Our list of the Top Twenty Pay-for-Delay Drugs details 20 drugs impacted by one or more known pay-for-delay deals which include a payment by the brand-name drug company in exchange for an agreement by the generic drug maker to delay bringing a generic to market. As described above and detailed in the endnotes, information about these 20 specific drugs affected by pay-for-delay deals has been made public thanks to legal challenges brought by the FTC, consumer class action lawsuits, research by legal experts, and public disclosures by drug makers.

When computing the average difference between brand-name and generic drugs, we included only those drugs for which there was both a brand-name and generic price available. We did not include the estimated prices for the five generic drugs that are currently delayed.

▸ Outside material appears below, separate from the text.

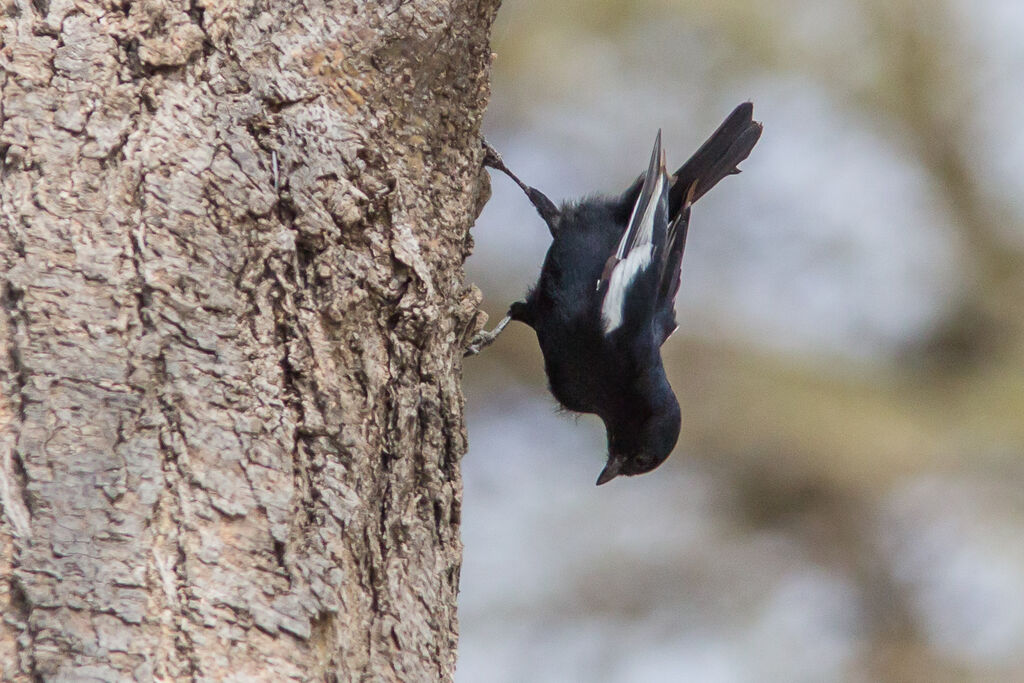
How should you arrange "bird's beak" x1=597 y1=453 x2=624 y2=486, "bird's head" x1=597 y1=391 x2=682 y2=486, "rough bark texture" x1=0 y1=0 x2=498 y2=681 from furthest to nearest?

To estimate the combined total sales of these 20 brand-name drugs while the generic versions were delayed, we conservatively assumed a 10% annual growth rate in drug sales revenue for brand-name drugs before the generic entered the market. Starting from the most recent available sales revenue before generic entry, we then estimated sales for the previous years. For instance, with annual sales for Adderall XR at $1.5 billion the year before generic entry, sales for the two previous years were estimated to be $1.364 billion and $1.239 billion, for a total of $4.103 billion. We did not project sales revenue forward for drugs currently protected by payfor-delay deals.